EXTRACT TO READ:
>>>>>

The error occurred when running the new pipeline with our own configuration file that ported from the old pipeline's configuration file, matched to the new format. The error message in short is this:
RuntimeError: Given transposed=1, weight of size [512, 512, 2, 2], expected input[2, 1536, 14, 14] to have 512 channels, but got 1536 channels instead
We have encountered similar issue before when first trying to finetune the GFM model with the old 4 bands weights, it was a normalization error from the dataset pipeline/the model itself and got fixed in the old pipeline.
Here is the full error message for the shape mis-match issue:
Traceback (most recent call last):
File "/opt/conda/envs/hls_test/lib/python3.9/site-packages/mmseg/.mim/tools/train.py", line 242, in <module>
main()
File "/opt/conda/envs/hls_test/lib/python3.9/site-packages/mmseg/.mim/tools/train.py", line 231, in main
train_segmentor(
File "/opt/conda/envs/hls_test/lib/python3.9/site-packages/mmseg/apis/train.py", line 194, in train_segmentor
runner.run(data_loaders, cfg.workflow)
File "/opt/conda/envs/hls_test/lib/python3.9/site-packages/mmcv/runner/epoch_based_runner.py", line 127, in run
epoch_runner(data_loaders[i], **kwargs)
File "/opt/conda/envs/hls_test/lib/python3.9/site-packages/mmcv/runner/epoch_based_runner.py", line 50, in train
self.run_iter(data_batch, train_mode=True, **kwargs)

<<<<<

TASK A: Write out, unchanged, the stretch of the error report from "Here is the" through "epoch_runner(data_loaders[i], **kwargs)".
The error report above and the entries below are unrelated material.

RECORDS SUPPLIED:
>>>>>

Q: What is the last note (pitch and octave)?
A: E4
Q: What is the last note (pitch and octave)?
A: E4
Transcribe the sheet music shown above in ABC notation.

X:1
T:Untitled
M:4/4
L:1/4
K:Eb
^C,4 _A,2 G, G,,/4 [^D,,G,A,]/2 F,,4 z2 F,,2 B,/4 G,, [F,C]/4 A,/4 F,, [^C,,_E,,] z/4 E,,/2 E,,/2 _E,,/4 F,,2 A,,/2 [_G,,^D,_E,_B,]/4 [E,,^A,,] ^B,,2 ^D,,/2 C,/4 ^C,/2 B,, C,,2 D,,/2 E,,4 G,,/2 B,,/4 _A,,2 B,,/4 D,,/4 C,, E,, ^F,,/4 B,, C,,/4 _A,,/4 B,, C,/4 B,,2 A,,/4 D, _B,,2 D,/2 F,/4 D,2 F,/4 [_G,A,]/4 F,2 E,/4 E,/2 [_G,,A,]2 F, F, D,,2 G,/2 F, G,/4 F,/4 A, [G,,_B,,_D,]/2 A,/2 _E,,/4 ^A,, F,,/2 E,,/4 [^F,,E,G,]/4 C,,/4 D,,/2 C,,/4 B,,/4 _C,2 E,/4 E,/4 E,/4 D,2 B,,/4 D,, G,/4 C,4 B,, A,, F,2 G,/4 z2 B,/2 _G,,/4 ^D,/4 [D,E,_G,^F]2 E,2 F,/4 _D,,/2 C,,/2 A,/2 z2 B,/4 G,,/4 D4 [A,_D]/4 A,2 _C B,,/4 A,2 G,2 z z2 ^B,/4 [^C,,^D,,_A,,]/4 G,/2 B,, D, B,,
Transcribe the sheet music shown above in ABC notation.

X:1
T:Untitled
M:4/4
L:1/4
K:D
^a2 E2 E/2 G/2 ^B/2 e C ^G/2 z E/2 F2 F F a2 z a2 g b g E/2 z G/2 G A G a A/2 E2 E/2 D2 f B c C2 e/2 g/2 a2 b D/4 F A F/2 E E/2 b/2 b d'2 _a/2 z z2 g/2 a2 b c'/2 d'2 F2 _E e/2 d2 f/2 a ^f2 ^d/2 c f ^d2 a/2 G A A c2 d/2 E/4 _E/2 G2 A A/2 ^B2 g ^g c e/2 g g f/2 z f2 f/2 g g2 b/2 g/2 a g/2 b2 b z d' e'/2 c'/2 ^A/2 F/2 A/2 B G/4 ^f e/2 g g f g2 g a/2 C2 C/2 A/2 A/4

<<<<<

TASK B: Rewrite every line of the entries as a Markdown table with the columns Row and Entry line, numbering the rows in order and leaving out blank lines.

CORRECT OUTPUT A:
Here is the full error message for the shape mis-match issue:
Traceback (most recent call last):
File "/opt/conda/envs/hls_test/lib/python3.9/site-packages/mmseg/.mim/tools/train.py", line 242, in <module>
main()
File "/opt/conda/envs/hls_test/lib/python3.9/site-packages/mmseg/.mim/tools/train.py", line 231, in main
train_segmentor(
File "/opt/conda/envs/hls_test/lib/python3.9/site-packages/mmseg/apis/train.py", line 194, in train_segmentor
runner.run(data_loaders, cfg.workflow)
File "/opt/conda/envs/hls_test/lib/python3.9/site-packages/mmcv/runner/epoch_based_runner.py", line 127, in run
epoch_runner(data_loaders[i], **kwargs)

CORRECT OUTPUT B:
| Row | Entry line |
|---|---|
| 1 | Q: What is the last note (pitch and octave)? |
| 2 | A: E4 |
| 3 | Q: What is the last note (pitch and octave)? |
| 4 | A: E4 |
| 5 | Transcribe the sheet music shown above in ABC notation. |
| 6 | X:1 |
| 7 | T:Untitled |
| 8 | M:4/4 |
| 9 | L:1/4 |
| 10 | K:Eb |
| 11 | ^C,4 _A,2 G, G,,/4 [^D,,G,A,]/2 F,,4 z2 F,,2 B,/4 G,, [F,C]/4 A,/4 F,, [^C,,_E,,] z/4 E,,/2 E,,/2 _E,,/4 F,,2 A,,/2 [_G,,^D,_E,_B,]/4 [E,,^A,,] ^B,,2 ^D,,/2 C,/4 ^C,/2 B,, C,,2 D,,/2 E,,4 G,,/2 B,,/4 _A,,2 B,,/4 D,,/4 C,, E,, ^F,,/4 B,, C,,/4 _A,,/4 B,, C,/4 B,,2 A,,/4 D, _B,,2 D,/2 F,/4 D,2 F,/4 [_G,A,]/4 F,2 E,/4 E,/2 [_G,,A,]2 F, F, D,,2 G,/2 F, G,/4 F,/4 A, [G,,_B,,_D,]/2 A,/2 _E,,/4 ^A,, F,,/2 E,,/4 [^F,,E,G,]/4 C,,/4 D,,/2 C,,/4 B,,/4 _C,2 E,/4 E,/4 E,/4 D,2 B,,/4 D,, G,/4 C,4 B,, A,, F,2 G,/4 z2 B,/2 _G,,/4 ^D,/4 [D,E,_G,^F]2 E,2 F,/4 _D,,/2 C,,/2 A,/2 z2 B,/4 G,,/4 D4 [A,_D]/4 A,2 _C B,,/4 A,2 G,2 z z2 ^B,/4 [^C,,^D,,_A,,]/4 G,/2 B,, D, B,, |
| 12 | Transcribe the sheet music shown above in ABC notation. |
| 13 | X:1 |
| 14 | T:Untitled |
| 15 | M:4/4 |
| 16 | L:1/4 |
| 17 | K:D |
| 18 | ^a2 E2 E/2 G/2 ^B/2 e C ^G/2 z E/2 F2 F F a2 z a2 g b g E/2 z G/2 G A G a A/2 E2 E/2 D2 f B c C2 e/2 g/2 a2 b D/4 F A F/2 E E/2 b/2 b d'2 _a/2 z z2 g/2 a2 b c'/2 d'2 F2 _E e/2 d2 f/2 a ^f2 ^d/2 c f ^d2 a/2 G A A c2 d/2 E/4 _E/2 G2 A A/2 ^B2 g ^g c e/2 g g f/2 z f2 f/2 g g2 b/2 g/2 a g/2 b2 b z d' e'/2 c'/2 ^A/2 F/2 A/2 B G/4 ^f e/2 g g f g2 g a/2 C2 C/2 A/2 A/4 |